To use it externally, you have several options. A strong infusion (essentially a concentrated tea) can be applied as a wash on minor wounds, stings, or rashes to reduce itching. You can also soak in an anise hyssop bath or foot bath to cool sunburned skin or address fungal issues like athlete’s foot. For a poultice, crush fresh leaves and apply them directly to the affected area, covering with a clean cloth. Some herbalists incorporate the infusion into homemade creams and balms for a more shelf-stable preparation.

Harvesting for Best Flavor

You can pick anise hyssop leaves at any point during the growing season, but timing matters if you want the strongest flavor. The oil content in the leaves peaks when the flowers are just past full bloom. That’s the ideal window for harvesting foliage you plan to dry and store.

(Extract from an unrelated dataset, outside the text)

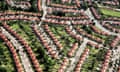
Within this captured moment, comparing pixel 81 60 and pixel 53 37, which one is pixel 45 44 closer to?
pixel 53 37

For fresh use, harvest in the morning after the dew has dried but before the midday heat, which is when volatile oils start to dissipate. Cut stems rather than individual leaves, since the stems are also usable in teas and infusions. The plant responds well to regular cutting and will continue producing new growth throughout the season. To dry, bundle stems and hang them upside down in a warm, well-ventilated spot out of direct sunlight, or use a dehydrator on a low setting. Once fully dry, strip the leaves and flowers from the stems and store in an airtight jar away from light. Dried anise hyssop keeps its flavor well for about a year.

Safety Considerations

Anise hyssop is generally considered safe for culinary and tea use. Animal studies on its key compounds have not revealed significant toxicity concerns even at high doses. The essential oil contains a compound called estragole, which is present in many common herbs including basil and tarragon. At the concentrations found in food and tea, this is not a practical concern, but concentrated essential oil use is a different matter and should be approached with more caution. Pregnant and breastfeeding women may want to limit use to normal culinary amounts, as concentrated herbal preparations haven’t been studied in those populations.